Task directions: With pictures left out, set down exactly the lines that begin at the one containing "Faber Castell Kleurpotlood" and end with the last line of the entries below.

*** Opening Records for this exercise ***

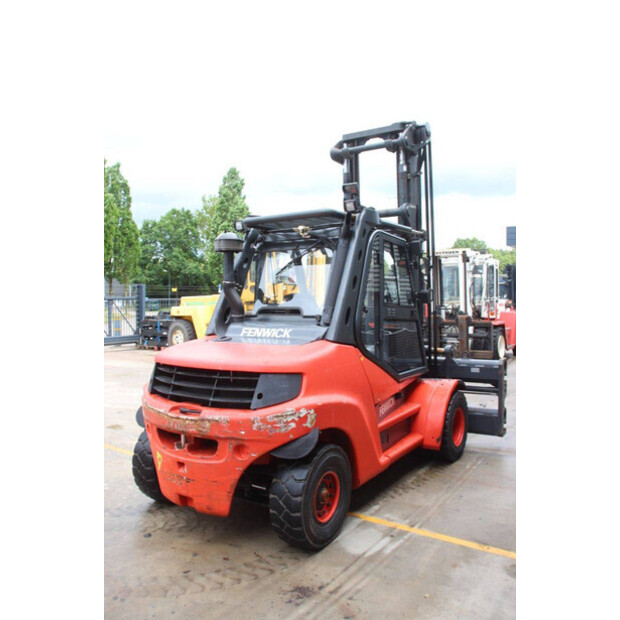 2012 ليندي H80D-01/900-47868868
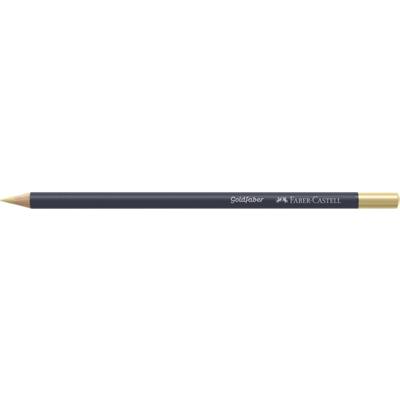 Faber Castell Kleurpotlood Goldfaber - 250 goud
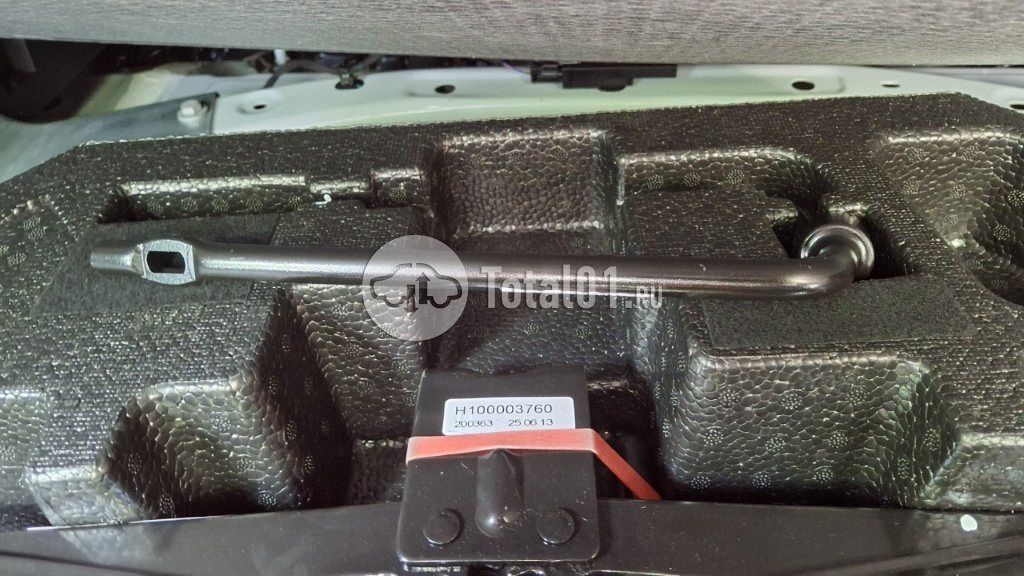 Фото Dongfeng MAGE 124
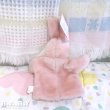 画像2: Pink Bunny Puppet (2)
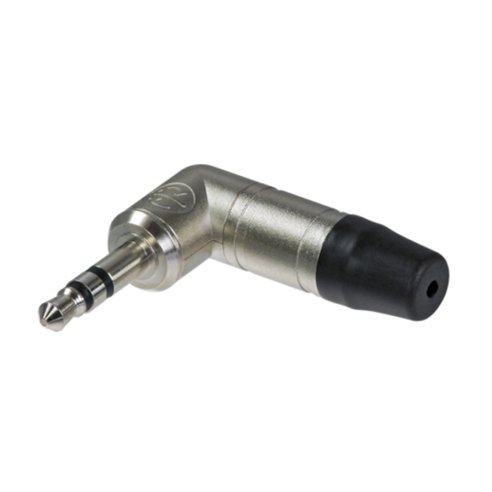Quik Lok NC/101 Jack Stereo 90° Neutrik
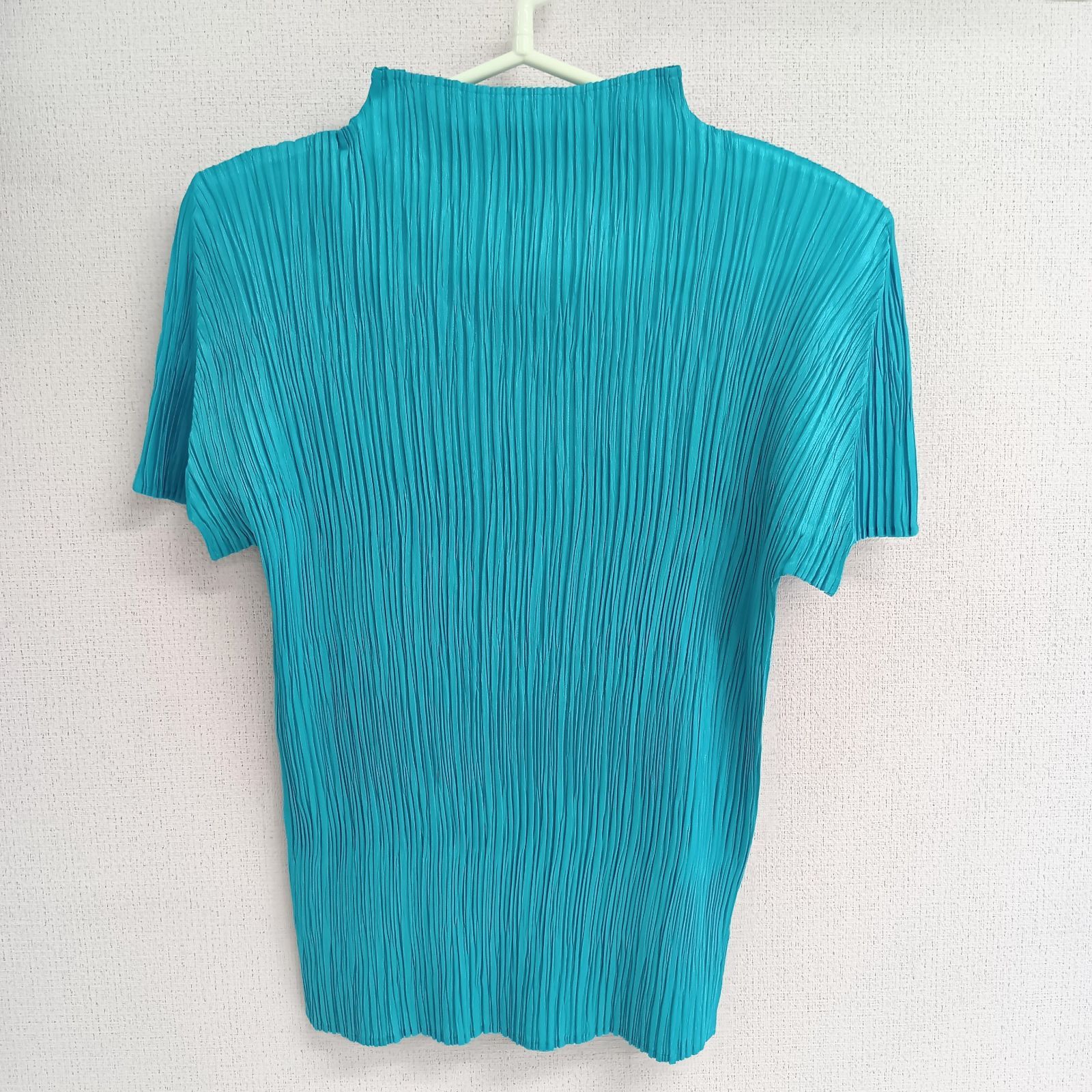 PLEATS PLEASE ISSEY MIYAKE]プリーツプリーズイッセイミヤケ ブラウス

*** Closing Records for this exercise ***

Response box:
 Faber Castell Kleurpotlood Goldfaber - 250 goud
 Фото Dongfeng MAGE 124
 画像2: Pink Bunny Puppet (2)
Quik Lok NC/101 Jack Stereo 90° Neutrik
 PLEATS PLEASE ISSEY MIYAKE]プリーツプリーズイッセイミヤケ ブラウス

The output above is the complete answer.